The President, however, concluded that speech by
belittling the United Nations. He said that it didn't
matter whether the Security Council went along with us
or not. If it didn't, he proclaimed, we would go it
alone.
This example of American hubris did not, of course,
sit well with other major nations that, despite our
alliances and their oft-expressed friendship, always
have been envious of American economic and military
dominance. France, which in its own exaggerated
self-esteem is perhaps the most sensitive of the other
nations, led the forces that defeated the American
proposal in the Security Council. And, of course, we
invaded Iraq with only one major nation at our side,
Great Britain.
Now it is turning out that we bit off a lot more than
we can chew. The Iraqis are not as universally
delighted with our presence as the administration had
expected, and we are enmeshed in a guerrilla war
against unknown numbers of angry and fanatical Arabs.
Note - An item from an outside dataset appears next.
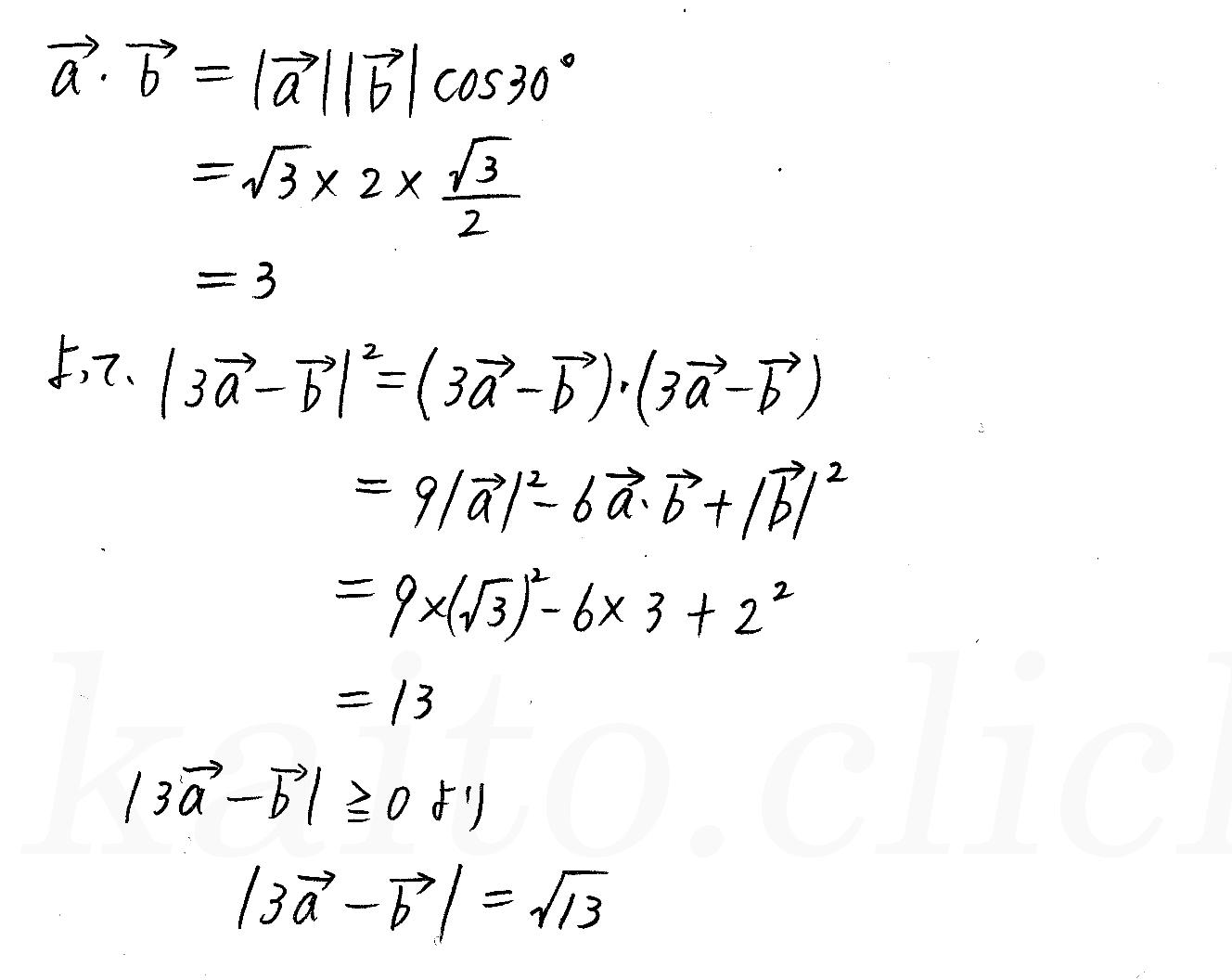 クリアー数学B-34解答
President Bush, clearly worried about the rising tide
of public and congressional concern over the course of
events, went on television Sunday night to try to
defend his policies and rally support for them. He
made a strong pitch that Iraq was the front line in
the war against terrorism and that the United States
could not cut and run from that battle.
To do the job, though, he said he would be asking the
United Nations for troops to help relieve our weary
and insufficient forces. He'll also be seeking
financial help to meet the staggering costs of
fighting terrorism in Iraq and Afghanistan and
rebuilding those countries - a budget drain so great
it is seriously affecting our government's ability to
supply the services our own people expect.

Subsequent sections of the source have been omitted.